• _Document extract_

'''

I’d only agreed to this date because a friend talked me into it. And it’d been 7 months since my one date with the assistant manager of the pizza place. “I like daisies–and they’re not weeds.”

After the movie, we walked back to campus. We had to cross a one way street. The road was clear and I stepped off the curb. He yanked me back. “Let me look,” he said. “Okay. It’s safe to cross.”

The next day I ran into him on my way to class. He was bringing me a rose, and I told him I really didn’t want to go out with him again. That was probably why I had no boyfriend. I got irritated about roses and crosswalks.

I say I want to be published, but am I paying attention to the right things? Telling the right stories and editing the right things and… well, I don’t want to do anything to published. Beyond the writing, what do you do to get your work out? What will you settle for–big publishing house, small press, print on demand, vanity press, zine, blog, or a box in the back of your closet?

Plenty of us say we want to be published, but what do we imagine that to mean?

6 thoughts on “Daisies, Streets, and Publications

  1. First of all, daisies are my favorite flowers (or one of my favorites), and the weed comment would have ended the date for me too. And the crosswalk thing – I never would have gone out with the guy again either. Please.

    I would love to just get published by a reputable press. It can be small, but I want someone to look at my work and ask for it. A good literary journal would make me happy too. And I have spent time sending countless stories to magazines and queries to agents. It’s such a frustrating thing to do, especially when I read the bios of the writers in the back of the magazines, and there is rarely an unknown writer who is publishing his/her first story. They always have credentials, degrees, etc. And I suspect that agents mostly take on new clients who are referred to them or who they meet at conferences. I have gone to some conferences, but I can’t afford to go to many.

    Lately I’ve been wondering if I really care that much about getting published or writing anymore. I know I’ll always try, but there comes a time when it starts to seem impossible, and I wonder if I’m kidding myself. Sorry to be so negative!! But it’s been on my mind lately.

  2. What will you settle for?

    A single letter or email, from one previously unknown reader of the published version of what is now just the WIP, saying (in not so many words) “OMFG.” (And saying it convincingly, I might add — like, not just reacting, but giving me reasons for the reaction.)

    Er, of course I mean saying all that in a good way :).

    Anybody who blogs frequently, and over a good length of time, without resorting 90% of the time to “look what I just read over at Site X” mini-posts, can (should) claim with some legitimacy to be a writer. But damn — I want to be an author, too.

  3. For my poetry… I would be happy to be published, unpaid, in a reputable lit mag. I know poetry doesn’t pay.

    For my novels… it’s different. I’m writing genre fiction and I expect to be published by a major genre publisher of the types that I used to read when I was a kid. (Did you catch the “expect” part?) I want a contract for my trilogy and I want to be a multiple trilogy kind of author. I want to be able to earn a living from that writing, and I want to be able to teach creative classes as an authority (aka published author).

'''

• _Record extracts_
'''

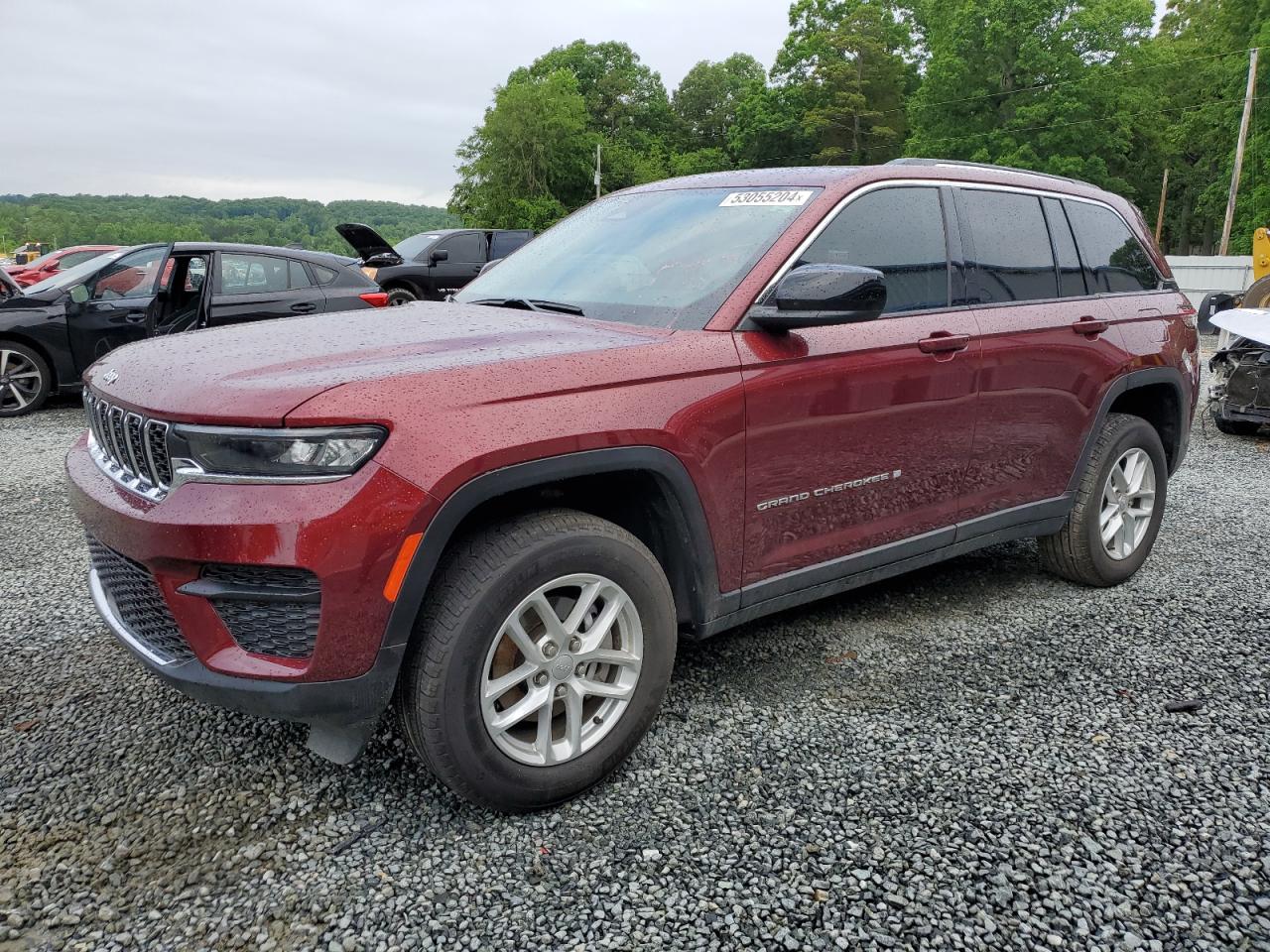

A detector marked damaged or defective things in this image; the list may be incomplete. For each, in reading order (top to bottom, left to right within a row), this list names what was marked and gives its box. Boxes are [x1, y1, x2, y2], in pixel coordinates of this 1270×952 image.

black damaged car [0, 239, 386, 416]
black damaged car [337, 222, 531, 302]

'''
'''

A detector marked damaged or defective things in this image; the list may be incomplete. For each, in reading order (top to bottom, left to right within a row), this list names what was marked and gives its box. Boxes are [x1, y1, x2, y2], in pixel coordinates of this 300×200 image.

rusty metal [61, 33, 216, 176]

'''
'''

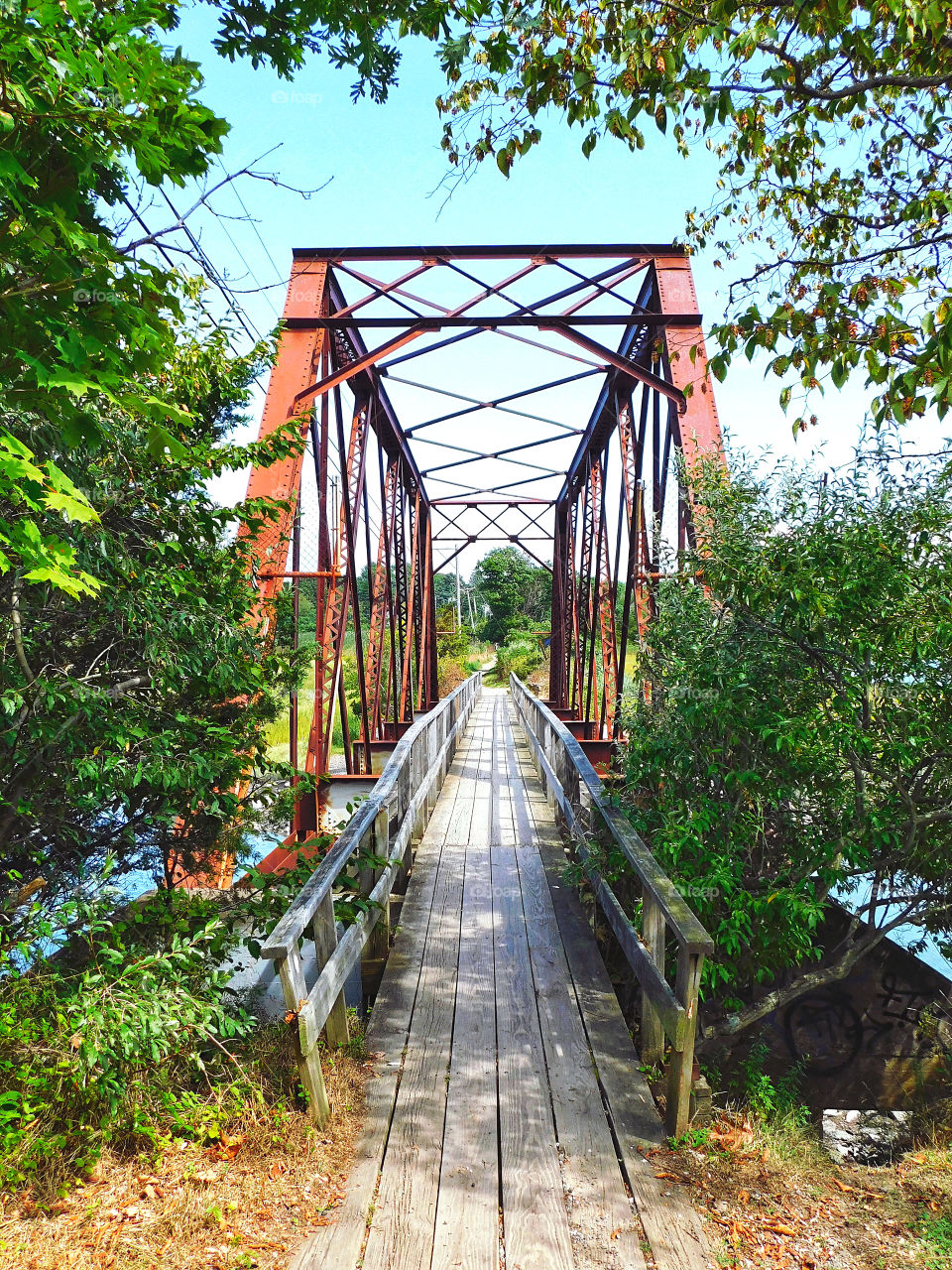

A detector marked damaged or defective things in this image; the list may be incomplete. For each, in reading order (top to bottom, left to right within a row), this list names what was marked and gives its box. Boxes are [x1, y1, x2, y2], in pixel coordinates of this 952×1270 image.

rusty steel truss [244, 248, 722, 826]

'''

• _Task instructions_
**1)** In the blog post, how long had it been since the narrator's previous date with the pizza place's assistant manager?
**2)** List every publishing option that the blog post offers when it asks what the reader will settle for.
**3)** Carry on writing the blog post on daisies and publishing, picking up after its last sentence.
The rows play no part in what comes next.

• _Task answers_
**1)** Seven months.

**2)** Big publishing house, small press, print on demand, vanity press, zine, blog, a box in the back of your closet.

**3)**
    I think it’s a realistic expectation, although I don’t know if I can get there or exactly the steps that it takes to get there.

    That’s the answer to your comment on my blog about me having a direction. I do have one, although I am unsure if I am doing the right thing to get there. I THINK I am, and just have to go on faith that I am doing what I need to and not beat myself up when my normal doubts and fears arise.

    Did you catch that part? About not beating myself up when normal doubts and fears arise?

    Have faith that this is the journey, in its fits and stops and it is what it is.

  4. shelli, don’t give in to the dark side! You can do this.

    Yes JES, saying it in a good way. I’ve read a few comments about my work that–without the sound of a voice and no gestures to go along with it–could be taken in different ways. Like wow that is great or wow that’s the worst thing I’ve ever read. Hard to know.

    rowena, I caught that part and am trying to hold on to it too.

    Karen, I can live with that. I think.

  5. Getting published didn’t even cross my mind when I first started writing. Then over time, getting those comments..you know the ones, “I would buy your book if you wrote one. You should be published your that good…” started to eat away at my resolve. The next question was, “Am I that good?”, and how do you answer that without a swelled head. I know grammar wise, word hunting, I’m NOT as good as everyone else. Yet I can make my readers feel my words. Will I get published? who knows. For now it’s enough to get the feedback I’m getting from my journal.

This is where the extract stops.